Just got around to testing this and it seems to work as intended. I can see the userdata in plaintext by default, so this seems to be good to go unless you want to move that 1<<24 out to a constant.

[gabriel-samfira]

nah. We can do that later. Thanks for the PR!

[gabriel-samfira]

Did you by any chance test with a Windows runner as well? No worries if not, I can test it out before merging.

[sapslaj]

Ooh thanks for the suggestion. I tried launching a Windows runner and it's complaining about the user data limit 😞

{"time":"2025-09-16T10:50:42.466779291Z","level":"ERROR","source":{"function":"github.com/cloudbase/garm/runner/pool.(*basePoolManager).addPendingInstances.func1","file":"/opt/garm/garm/runner/pool/pool.go","line":1564},"msg":"failed to add instance to provider","error":"error creating instance: provider binary /usr/local/bin/garm-provider-aws returned error: provider binary failed with stdout: ; stderr: failed to run command: failed to create instance in provider: failed to create instance: failed to create instance: operation error EC2: RunInstances, https response error StatusCode: 400, RequestID: b818e72f-edc1-4b9e-95cc-833d41c19932, api error InvalidParameterValue: User data is limited to 16384 bytes\n: exit status 1","runner_name":"garm-uiBdLbGzFKAf","pool_mgr":"sapslaj/garm-test","endpoint":"github.com","pool_type":"repository"}
{"time":"2025-09-16T10:50:42.469819054Z","level":"ERROR","source":{"function":"github.com/cloudbase/garm/runner/pool.(*basePoolManager).addPendingInstances.func1","file":"/opt/garm/garm/runner/pool/pool.go","line":1573},"msg":"failed to create instance in provider","error":"error creating instance: provider binary /usr/local/bin/garm-provider-aws returned error: provider binary failed with stdout: ; stderr: failed to run command: failed to create instance in provider: failed to create instance: failed to create instance: operation error EC2: RunInstances, https response error StatusCode: 400, RequestID: b818e72f-edc1-4b9e-95cc-833d41c19932, api error InvalidParameterValue: User data is limited to 16384 bytes\n: exit status 1","runner_name":"garm-uiBdLbGzFKAf","pool_mgr":"sapslaj/garm-test","endpoint":"github.com","pool_type":"repository"}

let me see if I can figure out what's going wrong if anything...

[sapslaj]

Found the issue. 1<<24 is 16 MB not 16 KB. Seems to be fixed now. Windows runners are working on my install at least!

[gabriel-samfira]

it's fine. I messed up only by a couple of orders of magnitude. Near miss. 😅

Waiting for the CI and merging. Thanks again for everything!

[sapslaj]

Haha, that happens to the best of us. No problem, thanks for making a great project!

[gabriel-samfira]

FYI, I just merged: cloudbase/garm#525

It's available in the main branch. It allows you to manage runner install templates. When used, the actual userdata script is minimal is is meant to download the install script which is generated from the template you can view/edit in the web UI or via the CLI (see demo in the PR).

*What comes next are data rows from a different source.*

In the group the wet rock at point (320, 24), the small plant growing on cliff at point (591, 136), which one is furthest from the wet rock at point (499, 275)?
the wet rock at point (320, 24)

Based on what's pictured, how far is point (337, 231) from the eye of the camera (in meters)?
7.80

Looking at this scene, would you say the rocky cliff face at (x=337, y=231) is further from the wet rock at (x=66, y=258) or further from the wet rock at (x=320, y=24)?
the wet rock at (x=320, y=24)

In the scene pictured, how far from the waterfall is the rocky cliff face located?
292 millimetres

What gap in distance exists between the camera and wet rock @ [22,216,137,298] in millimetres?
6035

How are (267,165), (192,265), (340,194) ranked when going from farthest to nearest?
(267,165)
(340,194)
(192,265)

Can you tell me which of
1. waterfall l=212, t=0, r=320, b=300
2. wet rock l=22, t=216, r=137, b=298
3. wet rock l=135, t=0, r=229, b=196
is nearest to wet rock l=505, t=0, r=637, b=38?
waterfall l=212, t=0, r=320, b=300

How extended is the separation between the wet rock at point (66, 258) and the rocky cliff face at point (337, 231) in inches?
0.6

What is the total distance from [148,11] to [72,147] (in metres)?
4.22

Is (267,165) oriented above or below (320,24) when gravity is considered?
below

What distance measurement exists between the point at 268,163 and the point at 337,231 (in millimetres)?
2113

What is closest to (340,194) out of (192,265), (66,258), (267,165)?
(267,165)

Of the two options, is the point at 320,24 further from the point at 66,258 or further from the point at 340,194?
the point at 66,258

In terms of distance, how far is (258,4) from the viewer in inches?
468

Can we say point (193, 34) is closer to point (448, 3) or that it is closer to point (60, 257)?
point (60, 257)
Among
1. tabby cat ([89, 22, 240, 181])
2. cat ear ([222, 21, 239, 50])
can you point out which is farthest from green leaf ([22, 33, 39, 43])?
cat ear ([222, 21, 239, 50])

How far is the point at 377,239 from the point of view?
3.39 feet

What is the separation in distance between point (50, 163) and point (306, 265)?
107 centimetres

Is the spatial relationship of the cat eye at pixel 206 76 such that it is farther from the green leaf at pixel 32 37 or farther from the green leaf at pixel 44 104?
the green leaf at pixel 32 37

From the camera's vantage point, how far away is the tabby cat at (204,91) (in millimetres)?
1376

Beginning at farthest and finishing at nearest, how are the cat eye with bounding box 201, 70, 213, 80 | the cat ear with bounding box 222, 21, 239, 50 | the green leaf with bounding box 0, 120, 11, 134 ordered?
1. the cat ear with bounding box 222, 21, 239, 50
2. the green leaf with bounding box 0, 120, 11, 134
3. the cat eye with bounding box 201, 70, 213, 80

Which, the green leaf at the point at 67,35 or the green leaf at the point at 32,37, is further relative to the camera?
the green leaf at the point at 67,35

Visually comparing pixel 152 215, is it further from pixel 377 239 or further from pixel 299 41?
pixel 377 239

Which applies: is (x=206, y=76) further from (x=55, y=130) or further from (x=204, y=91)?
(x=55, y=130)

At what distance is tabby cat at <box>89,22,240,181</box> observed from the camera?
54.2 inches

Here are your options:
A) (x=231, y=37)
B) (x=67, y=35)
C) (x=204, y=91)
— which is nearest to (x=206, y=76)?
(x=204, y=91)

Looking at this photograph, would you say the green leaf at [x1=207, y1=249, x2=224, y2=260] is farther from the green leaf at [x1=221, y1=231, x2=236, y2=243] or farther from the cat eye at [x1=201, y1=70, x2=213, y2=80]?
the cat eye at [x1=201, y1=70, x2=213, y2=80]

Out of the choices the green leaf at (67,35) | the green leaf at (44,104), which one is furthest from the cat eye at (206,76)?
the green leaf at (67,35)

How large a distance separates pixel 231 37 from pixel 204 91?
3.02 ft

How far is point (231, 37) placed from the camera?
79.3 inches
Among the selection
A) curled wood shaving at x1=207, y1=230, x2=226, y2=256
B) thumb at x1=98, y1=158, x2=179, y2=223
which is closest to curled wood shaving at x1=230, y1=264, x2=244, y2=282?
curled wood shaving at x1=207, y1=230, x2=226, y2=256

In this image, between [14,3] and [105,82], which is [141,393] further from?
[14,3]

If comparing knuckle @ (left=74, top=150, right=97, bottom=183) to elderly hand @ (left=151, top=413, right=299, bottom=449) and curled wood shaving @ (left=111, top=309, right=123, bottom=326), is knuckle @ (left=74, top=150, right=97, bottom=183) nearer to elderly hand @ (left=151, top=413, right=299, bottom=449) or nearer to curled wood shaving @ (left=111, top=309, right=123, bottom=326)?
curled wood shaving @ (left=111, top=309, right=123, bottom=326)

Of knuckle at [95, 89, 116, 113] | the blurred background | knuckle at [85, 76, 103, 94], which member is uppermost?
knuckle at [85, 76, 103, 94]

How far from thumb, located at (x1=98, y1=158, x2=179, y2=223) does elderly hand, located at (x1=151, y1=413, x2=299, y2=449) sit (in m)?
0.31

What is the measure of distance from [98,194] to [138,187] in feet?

This might help your use case.

[sapslaj]

Thanks @gabriel-samfira! Since this PR was merged I haven't had any issues but I'll definitely give that a try ASAP.

This looks like the route is a subpath of the metadata URL? Just want to confirm since I have particular subpaths with IP allowlists on my GARM ingress so want to make sure that's all going to work as expected.

[gabriel-samfira]

yep. It's called /install-script inside the same subpath as the rest of the metadata URLs.

[sapslaj]

Awesome, thank you so much @gabriel-samfira!